_Reading passage_:
- Occupations: Lawyer, politician
- Political party: Republican

= Jennifer Wright (lawyer) =

American lawyer and politician

Jennifer Wright is an American lawyer and politician who served as an assistant Arizona attorney general from 2019 to 2023. She headed the attorney general's election integrity unit.

== Career ==
Wright did computer programing work for the city of Phoenix, Arizona and served as a director of technology for a financial services broker dealer. She conducted policy research for the Goldwater Institute and the Institute for Justice. In 2010, she worked for U.S. representative J. D. Hayworth.

Wright was a Republican and Tea Party-affiliated candidate in the 2011 Phoenix mayoral election. Her candidacy was backed by the Arizona Freedom Alliance. She garnered 16,739 votes (11.85%) and fundraised approximately . During the 2012 election, Wright was a ballot security supervisor and she co-chaired Verify the Vote Arizona which is associated with True the Vote. In 2014, she managed election day operations.

_What you will do_:
1. In the Jennifer Wright article, how many votes did Wright receive in the 2011 Phoenix mayoral election?
2. Please reproduce the Jennifer Wright article word for word from "Jennifer Wright is" to "election integrity unit.".

_Data lines_:

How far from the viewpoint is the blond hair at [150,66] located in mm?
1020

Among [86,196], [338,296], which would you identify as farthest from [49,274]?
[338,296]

_Answers per task_:
1. 16,739 votes (11.85%).

2.
Jennifer Wright is an American lawyer and politician who served as an assistant Arizona attorney general from 2019 to 2023. She headed the attorney general's election integrity unit.